Before Kael could respond, Darius approached, shield resting against his shoulder. His expression was neutral, but his eyes flicked briefly to the glyphs.

"Two more people asked about the marks," he said. "They wanted to know the criteria."

Kael nodded. "And?"

"They wanted it in writing."

Kael exhaled slowly. "Draft something."

Mira stared at him. "You're formalizing it."

"I'm clarifying it."

"That's the same thing," she said.

Kael met her gaze. "It's stability."

The first request came that afternoon.

A small group—three independents, low-level, cautious—stood near the central platform. They didn't approach Kael directly. They waited until Juno noticed them.

Juno crossed her arms. "You lost?"

One of them shook his head. "We want a mark."

The words hung in the air.

Kael turned.

"You want what?" he asked.

The man swallowed. "The mark. The one you gave the other guy."

Kael studied him. "Why?"

The man hesitated. "Iron Veil scouts are circling. People with marks don't get bothered."

Mira's threads stilled.

Kael felt the Law stir—curious, attentive.

"You understand what it means," Kael said. "It's not protection. It's accountability."

The man nodded quickly. "We'll follow the rules."

Juno snorted. "That's the idea."

Mira stepped forward. "Kael, this isn't—"

Kael raised a hand.

He looked at the group again. Three sets of eyes. Hope mixed with fear. Calculation.

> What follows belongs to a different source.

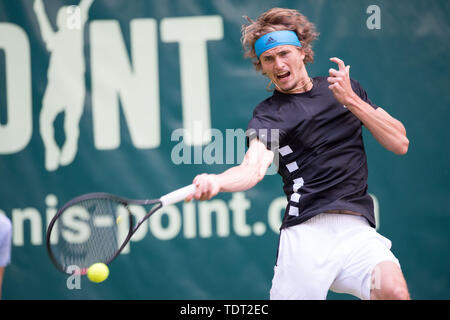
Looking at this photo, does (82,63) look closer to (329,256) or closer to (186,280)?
(186,280)

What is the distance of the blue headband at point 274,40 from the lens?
283 cm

They weren't asking for safety.

They were asking for alignment.

"You don't need a mark to stay here," Kael said.

The man glanced at his companions. "But it helps."

Kael felt the weight of the moment settle into the station. The Law pressed outward, not demanding, but ready.

Precedent waited.

"No," Kael said.

Relief flickered across Mira's face.

The group exchanged looks, then nodded and stepped back, disappearing into the crowd.

The Law eased.

But the question lingered.

That night, Kael stood alone near the boundary.

The world beyond Moonfall Station felt distant now, like a memory rather than a place. The Law of the Hunt stretched outward, its presence firm, confident. It no longer tested every movement. It assumed compliance.

Kael rested his palm against the wall.

The scar on his arm burned faintly.

"This isn't what I wanted," he said quietly.

The Law pulsed.

Not agreement.

Acknowledgment.

Footsteps approached.

Juno stopped beside him, gaze fixed on the boundary. "They're scared."

Kael nodded. "They should be."

She glanced at him. "That's new."

Kael didn't respond.

Juno shifted her weight. "Iron Veil's been quiet."

"That won't last."

"No," she agreed. "But when they move… they'll use this."

Kael closed his eyes.

He could already see it. The narrative forming. The marks. The restrictions. The enforcement.

Control, framed as necessity.

He opened his eyes.

"Then we make sure we're right," he said.

Juno studied him for a long moment. "That's the problem."

Kael turned to her.

She shook her head. "You're starting to sound like them."

Silence stretched between them.

The station hummed, low and steady.

Somewhere deep within Moonfall Station, the Law adjusted its parameters.

And for the first time, Kael didn't feel it ask.